З життя
Разрушенная семейная идиллия

Мой семейный очаг рассыпался в прах.
Мне шестьдесят, мужу — шестьдесят шесть. Скоро мы подадим на развод. Тридцать пять лет брака, которые казались нерушимыми, теперь выглядят как обман. Я, Валентина Петровна, а он — Николай Сергеевич. Жили душа в душу в тихом городке под Калугой. Но всё рухнуло в один миг, и теперь я стою на краю пустоты с разорванным сердцем и горечью предательства.
Мы прожили с Николаем больше тридцати лет. Всё началось под Рождество. Дети разъехались по друзьям, оставив нам своего пса. Николай, сославшись на тоску и долгие каникулы, собрался в соседний город — навестить родительские могилы и заглянуть к сестре. Я не спорила — он часто ездил туда. Уехал, а я осталась дома, даже не подозревая, что это станет последней каплей.
Через неделю он вернулся, но будто подменённый. Взгляд пустой, слова — как лёд. А ещё через семь дней грянуло, как гром среди ясного неба: «Хочу развода. Ты мне не нужна. Есть другая — она спасёт меня». Я онемела, лишь пробормотала, что это его выбор, а внутри — обвал. Потом выяснилось: та женщина, с которой он встречался сорок лет назад, нашла его в соцсетях. Они стали переписываться. Она жила как раз в том городе, куда он ездил, и «визит к сестре» оказался ложью — он три дня провёл у неё.
Он рассказывал, будто они сразу нашли общий язык. Она — вдова, уверенная в себе, с квартирой в центре, дачей под Сочи и парой иномарок. Николай жаловался ей на жизнь: на то, что чувствует себя лишним, что здоровье подводит. А она, называя себя знахаркой, пообещала «исцелить» его. Говорила, что лечит травами, видит будущее и даже рак на ранних стадиях может остановить. Сулила золотые горы: разведётся со мной — получит дачу, машину и вечную заботу. Так начался этот бред.
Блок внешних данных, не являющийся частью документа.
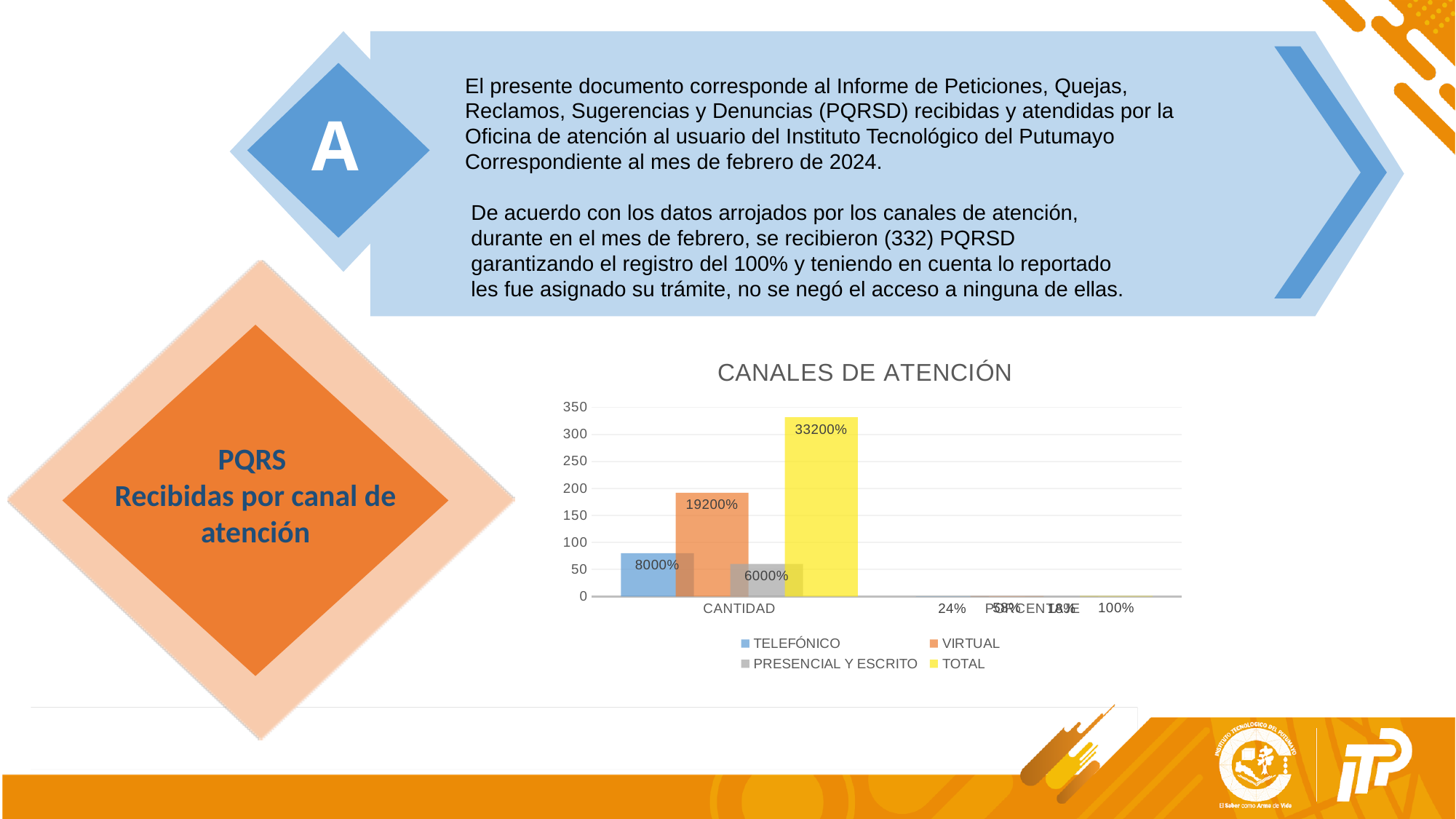
Is the VIRTUAL bar in the CANTIDAD group greater or less than 150 on the axis? greater In the CANTIDAD group, which bar is taller: TELEFÓNICO or VIRTUAL? VIRTUAL How many series does the legend of the CANALES DE ATENCIÓN chart list? 4 Which series has the shortest bar in the CANTIDAD group? PRESENCIAL Y ESCRITO What is the data label shown for TELEFÓNICO in the PORCENTAJE group? 24% What is the data label on the VIRTUAL bar in the CANTIDAD group? 19200% What is the title of the chart? CANALES DE ATENCIÓN Which series has the tallest bar in the CANTIDAD group? TOTAL What kind of chart is shown under the title CANALES DE ATENCIÓN? bar chart What is the data label on the TOTAL bar in the CANTIDAD group? 33200% What is the data label on the TELEFÓNICO bar in the CANTIDAD group? 8000% What is the data label on the PRESENCIAL Y ESCRITO bar in the CANTIDAD group? 6000%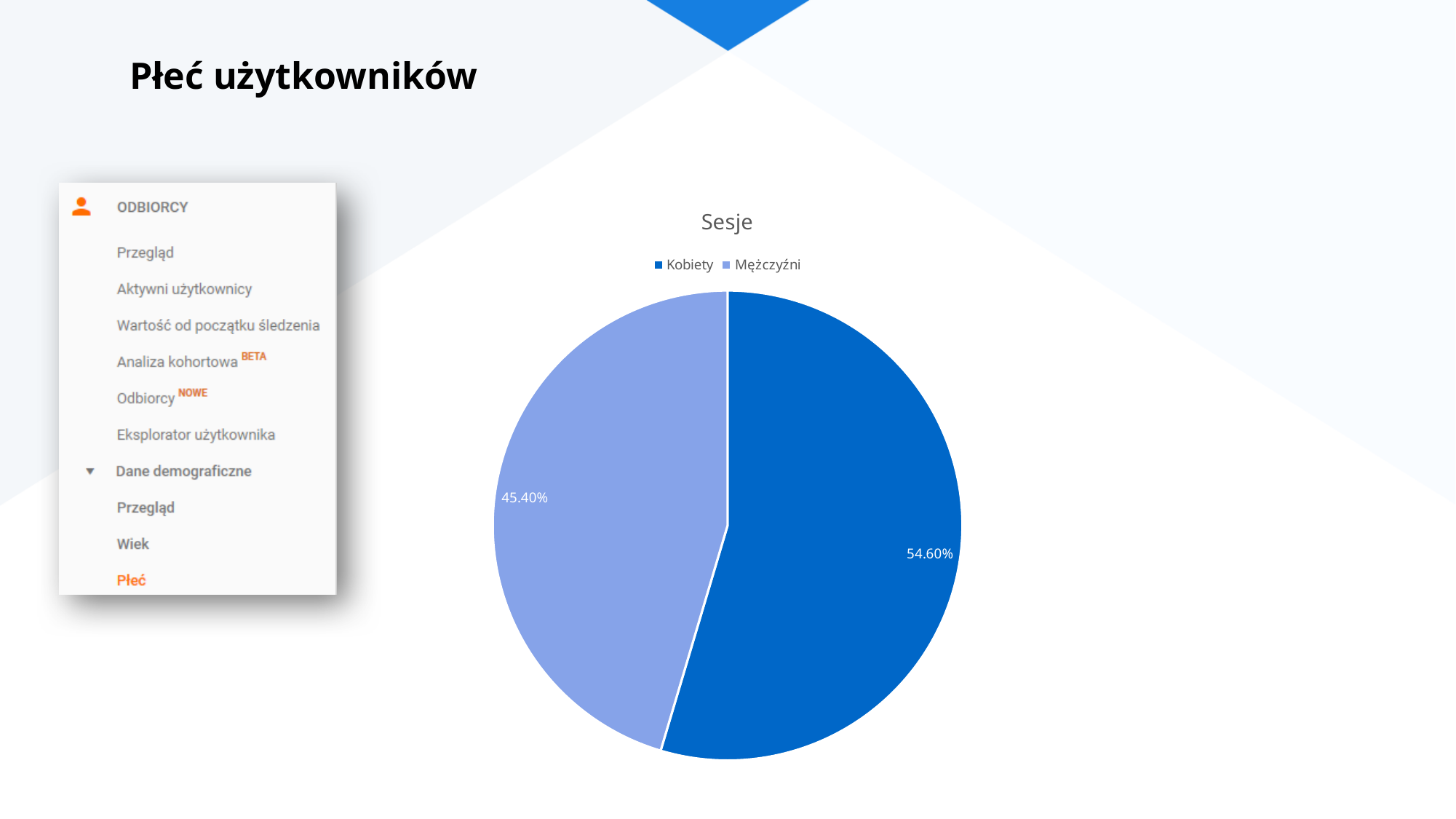
Which category has the largest slice of the pie? Kobiety Which category has the smallest slice of the pie? Mężczyźni Which slice is larger, Kobiety or Mężczyźni? Kobiety How many entries does the legend list? 2 Which legend entry is shown in the darker blue colour? Kobiety What is the difference in percentage points between the Kobiety and Mężczyźni slices? 9.20% What type of chart is shown on the slide? pie chart How many categories does the pie chart show? 2 What share of sessions is attributed to Mężczyźni? 45.40% Is the share for Mężczyźni greater or less than 50%? less What is the title of the chart? Sesje What share of sessions is attributed to Kobiety? 54.60%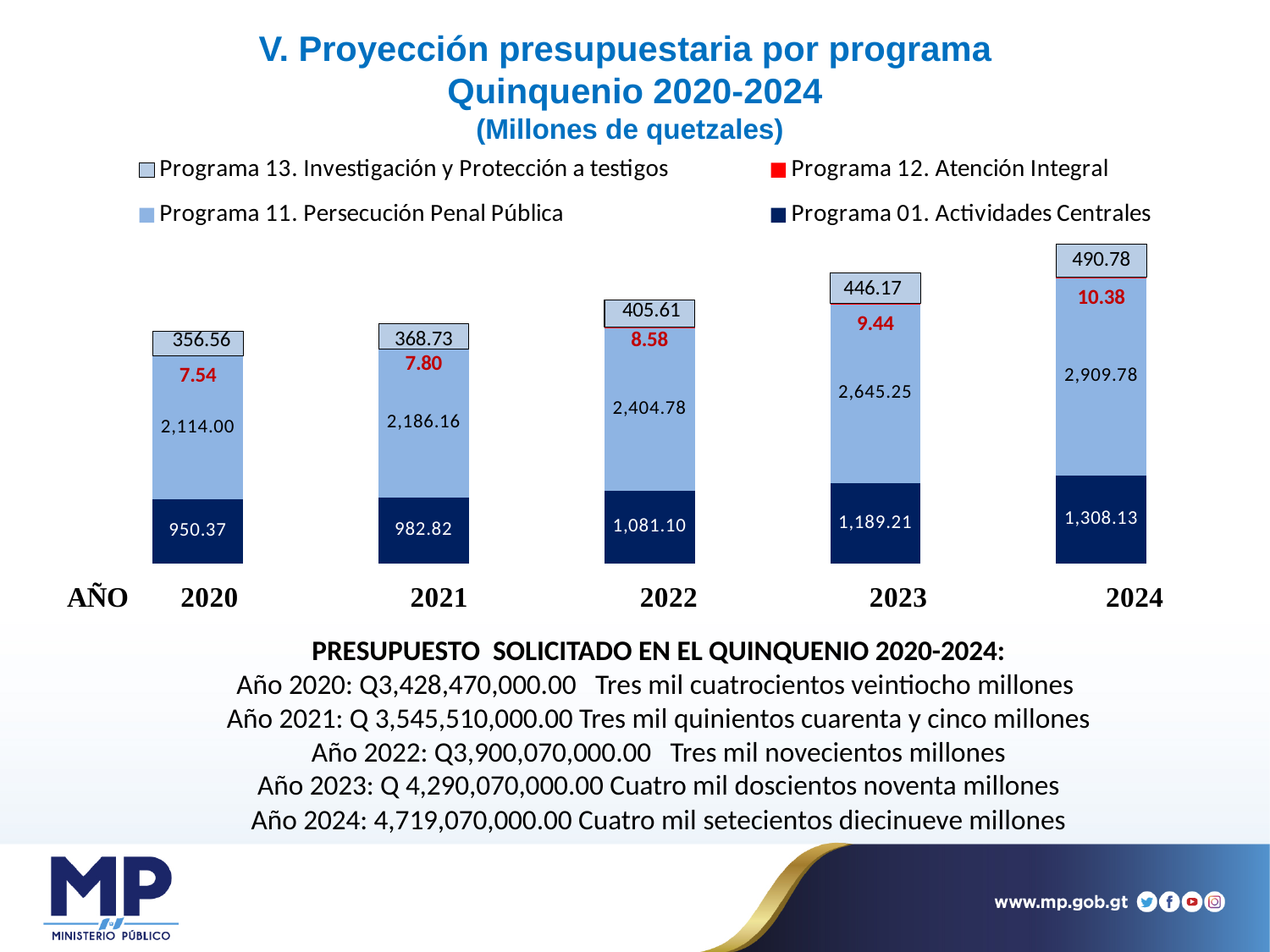
What is the value for Programa 12. Atención Integral in 2021? 7.80 What is the value for Programa 13. Investigación y Protección a testigos in 2023? 446.17 Which is larger: Programa 11. Persecución Penal Pública in 2022 or in 2023? 2023 What is the value for Programa 11. Persecución Penal Pública in 2024? 2,909.78 In which year is the value for Programa 13. Investigación y Protección a testigos the highest? 2024 Do the values for Programa 12. Atención Integral rise or fall from 2020 to 2024? Rise In which year is the value for Programa 01. Actividades Centrales the lowest? 2020 What kind of chart is shown on the slide? Stacked bar chart How many series does the legend list? 4 What is the value for Programa 01. Actividades Centrales in 2022? 1,081.10 What is the difference between the Programa 01. Actividades Centrales values for 2024 and 2020? 357.76 How many years are shown on the x axis of the chart? 5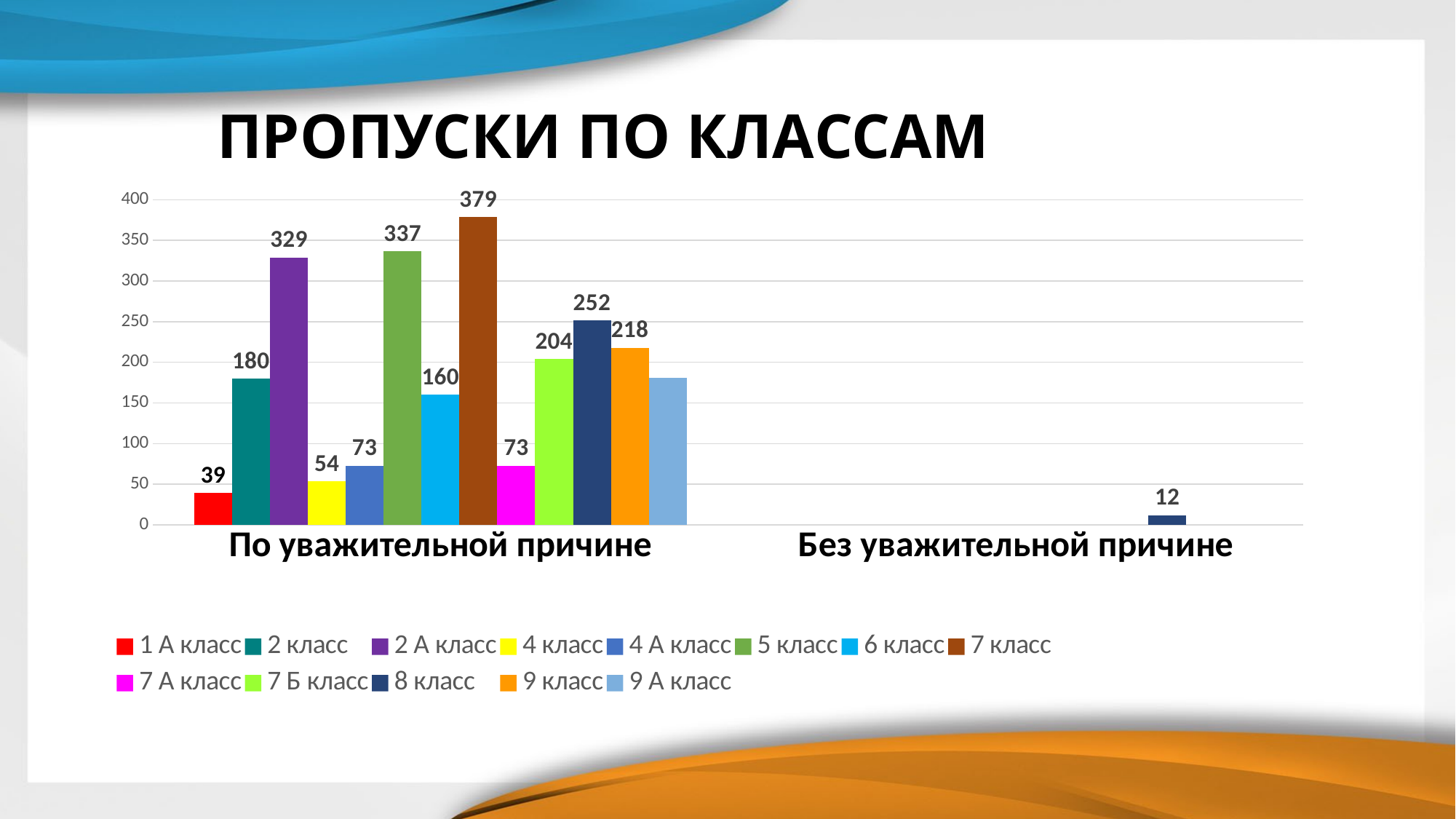
Is the value for 9 А класс in the По уважительной причине category greater or less than 150? greater What is the value for 7 класс in the По уважительной причине category? 379 Which series has the lowest value in the По уважительной причине category? 1 А класс How many categories are shown on the x axis? 2 What is the value for 8 класс in the Без уважительной причине category? 12 In the По уважительной причине category, which is larger: the value for 8 класс or the value for 9 класс? 8 класс What is the value for 2 А класс in the По уважительной причине category? 329 What is the difference between the values for 7 класс and 5 класс in the По уважительной причине category? 42 Which series has the highest value in the По уважительной причине category? 7 класс What kind of chart is shown on the slide? bar chart How many series does the legend list? 13 What is the title of the slide? ПРОПУСКИ ПО КЛАССАМ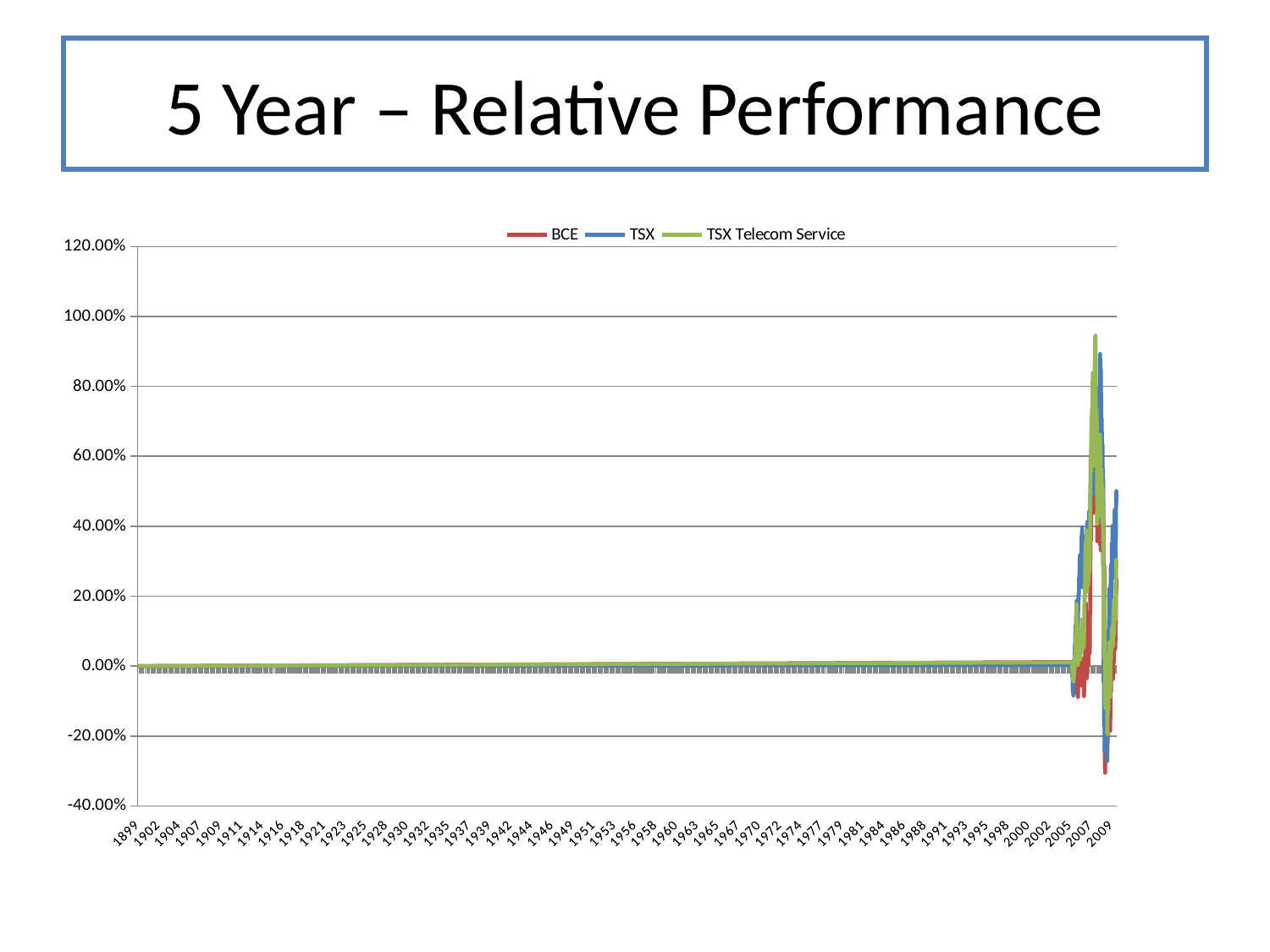
In which part of the x axis do the lines show large swings? Around 2005 to 2009 Is the lowest point of the BCE line greater or less than -20.00%? less Is the value of the TSX line around 1950 greater or less than 20.00%? less Is the value of the BCE line around 1980 greater or less than 40.00%? less How do the three lines behave across most of the x axis before the mid-2000s? They stay flat near 0.00% What kind of chart is shown on the slide? line chart What is the title of the slide containing the chart? 5 Year – Relative Performance Which series is drawn in green in the chart? TSX Telecom Service How many series does the legend list? 3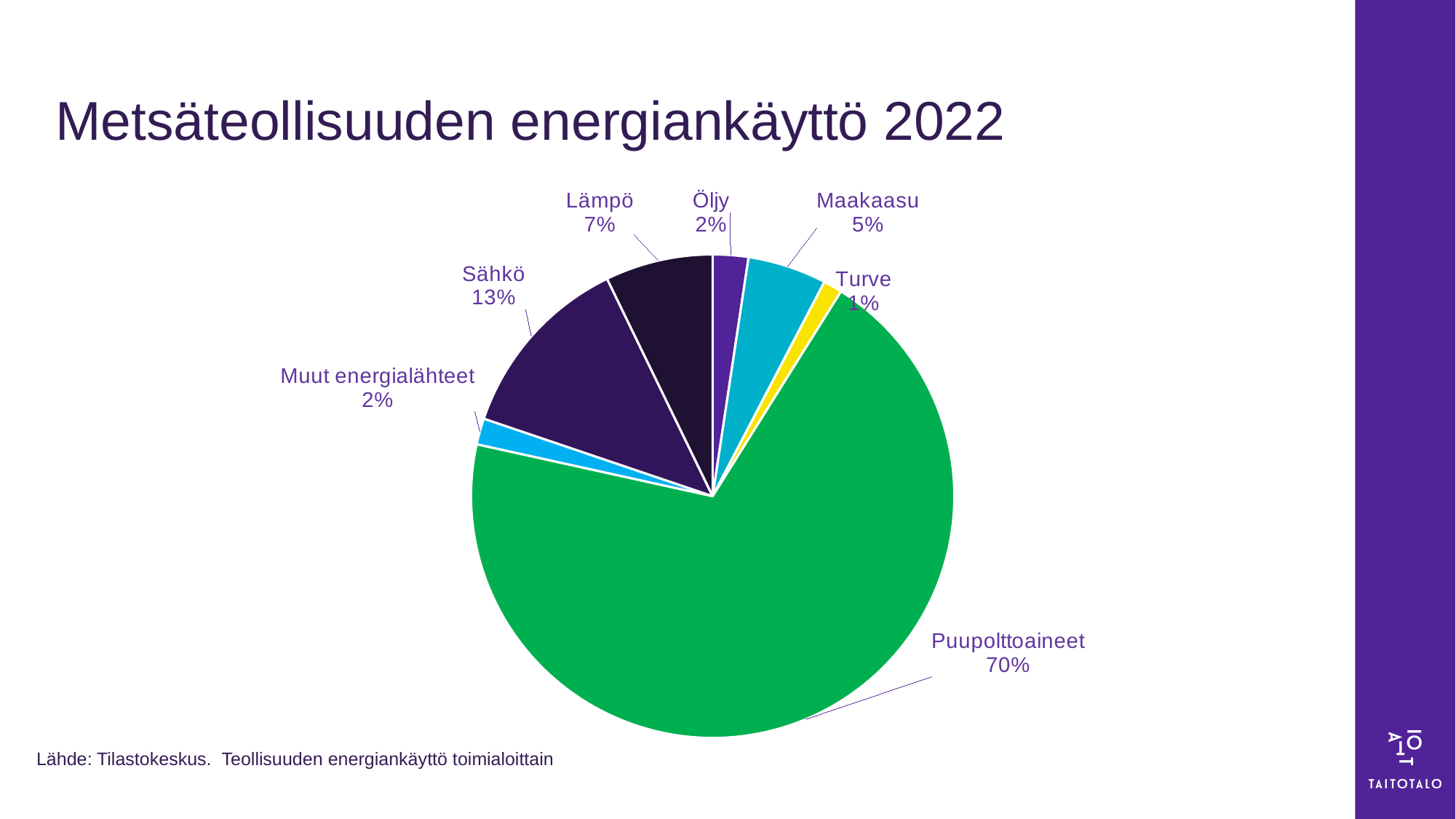
What is the value shown for Turve? 1% What kind of chart is shown on the slide? Pie chart What is the value shown for Lämpö? 7% What is the value shown for Sähkö? 13% How many categories are shown in the pie chart? 7 What is the title of the slide? Metsäteollisuuden energiankäyttö 2022 Which is larger, Maakaasu or Öljy? Maakaasu What is the value shown for Maakaasu? 5% Which category has the largest slice of the pie? Puupolttoaineet What is the difference in percentage points between Sähkö and Lämpö? 6 Which category has the smallest slice of the pie? Turve What share of the pie does Puupolttoaineet have? 70%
Николай требовал, чтобы я бежала в загс и подписала бумаги. Я отказалась — не настолько глупа, чтобы танцевать под его дудку. Тогда он сам подал в суд. О заседании узнала случайно, когда решила проверить, куда он исчезает. В иске он написал, что мы пятнадцать лет не спали в одной кровати, а шесть лет вообще жили порознь. Чистейшая ложь! Я всё отрицаю, но сердце сжимается — будто проваливаюсь в трясину.
Теперь он смотрит на меня, как на чужую. А как назвать эту шестидесятипятилетнюю «ведьму», что расколотила нашу жизнь? Что она сделала с ним? Николай признался ей, что каждый день выпивает по сто грамм, хотя у него одна почка. А она ответила: «Ничего страшного». Безумие! Когда я умоляла его опомниться, он бросил: «Мы давно чужие. Этот брак — труп».
Вот и всё. В шестьдесят остаться одной — как выйти зимой в чистом поле. Тридцать пять лет привыкала к нему, к его упрямству, к нашему быту. А он, выходит, не ценил ничего. Теперь передо мной — пустота. И один вопрос: как идти дальше, если прошлое рассыпалось в пепел?